TL;DR
This paper explores using learned neural network models and optimal control theory to automatically develop effective mechanical ventilator management strategies for ARDS patients, outperforming traditional guideline-based methods in simulated environments.
Contribution
It introduces a novel approach combining neural networks and optimal control within a Markov decision process framework for ventilator management, validated on a respiratory dynamics simulator.
Findings
Neural network-based controllers outperform guideline-based protocols.
Optimal control techniques discover effective ventilation strategies.

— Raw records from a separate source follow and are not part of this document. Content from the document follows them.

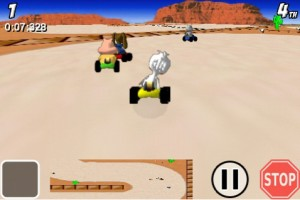 KartToon Rally by Ware-Wolf Games screenshot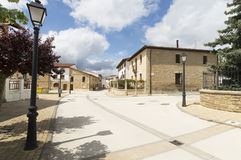 Obanos city in north, road to Santiago de Compostela, Navarre Stock Photography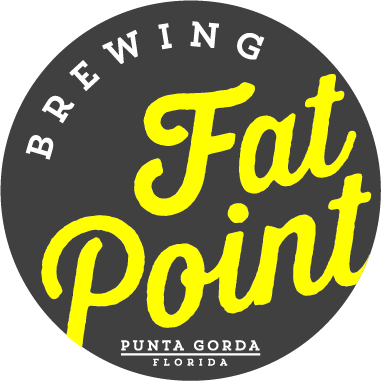 Fat_Point_Clean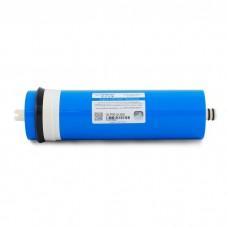 Мембрана Vontron ULP3012-300 GPD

Controllers improve respiratory health markers in simulation.
Abstract
Deciding on appropriate mechanical ventilator management strategies significantly impacts the health outcomes for patients with respiratory diseases. Acute Respiratory Distress Syndrome (ARDS) is one such disease that requires careful ventilator operation to be effectively treated. In this work, we frame the management of ventilators for patients with ARDS as a sequential decision making problem using the Markov decision process framework. We implement and compare controllers based on clinical guidelines contained in the ARDSnet protocol, optimal control theory, and learned latent dynamics represented as neural networks. The Pulse Physiology Engine's respiratory dynamics simulator is used to establish a repeatable benchmark, gather simulated data, and quantitatively compare these controllers. We score performance in terms of measured improvement in established ARDS health markers…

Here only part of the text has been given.